▶ _Material provided_
*** Begin section ***

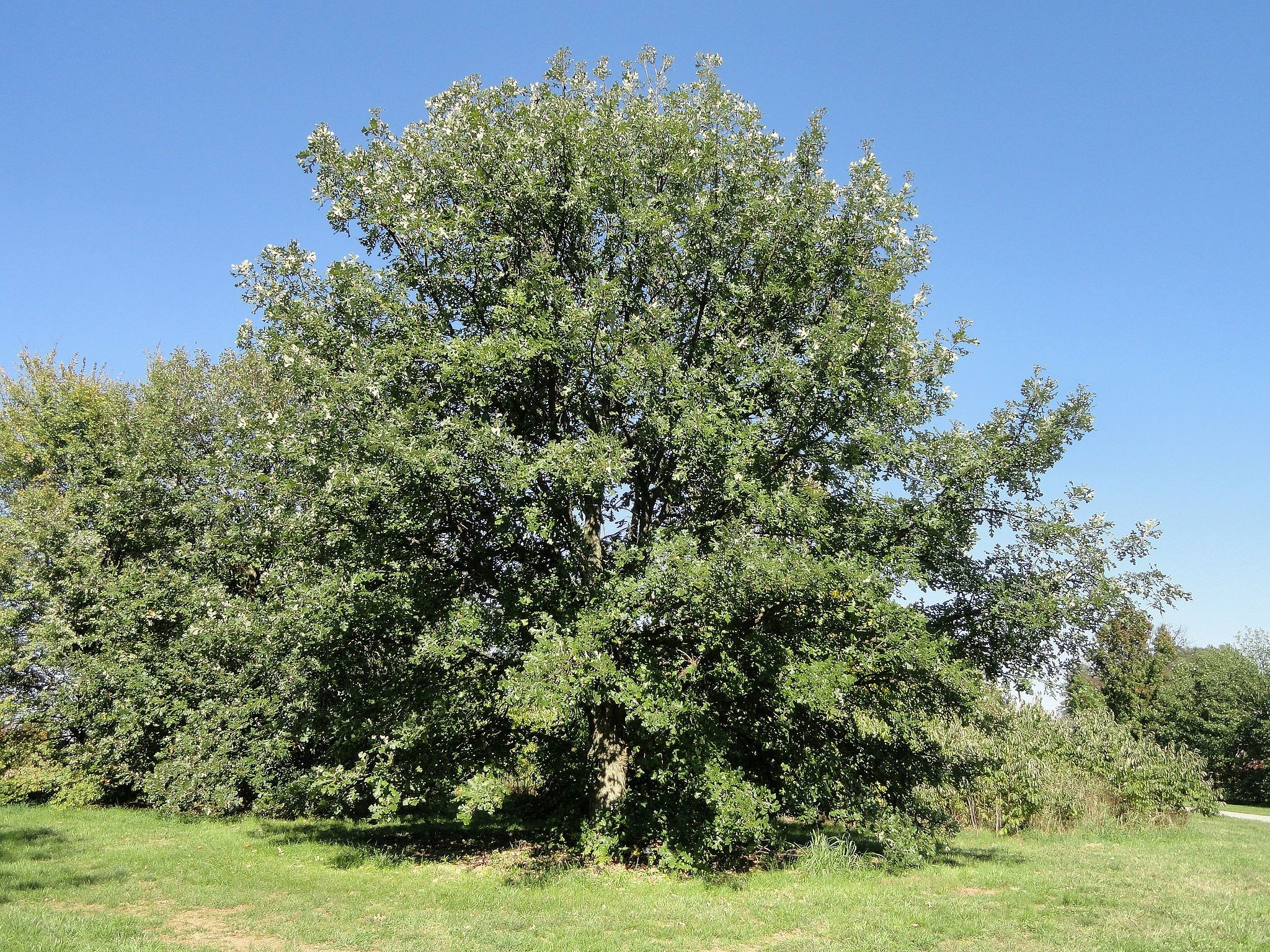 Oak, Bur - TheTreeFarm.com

*** End section ***
*** Begin section ***

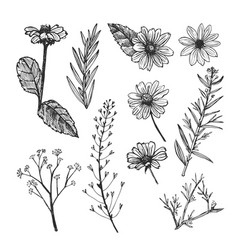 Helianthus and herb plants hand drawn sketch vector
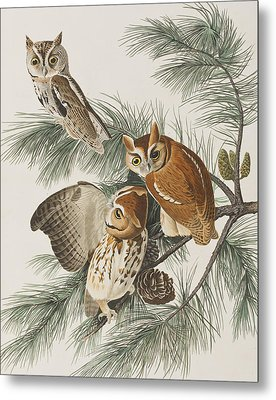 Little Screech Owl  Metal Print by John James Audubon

*** End section ***
*** Begin section ***

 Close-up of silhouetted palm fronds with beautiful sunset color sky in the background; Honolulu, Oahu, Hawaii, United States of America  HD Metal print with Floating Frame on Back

*** End section ***

▶ _What the exercise asks_
Within the material above, only the stretch from the line holding "Helianthus and herb" through the line holding "Little Screech Owl" is to be restated exactly. Pictures are dropped.

▶ _Answer for the task_
 Helianthus and herb plants hand drawn sketch vector
 Little Screech Owl  Metal Print by John James Audubon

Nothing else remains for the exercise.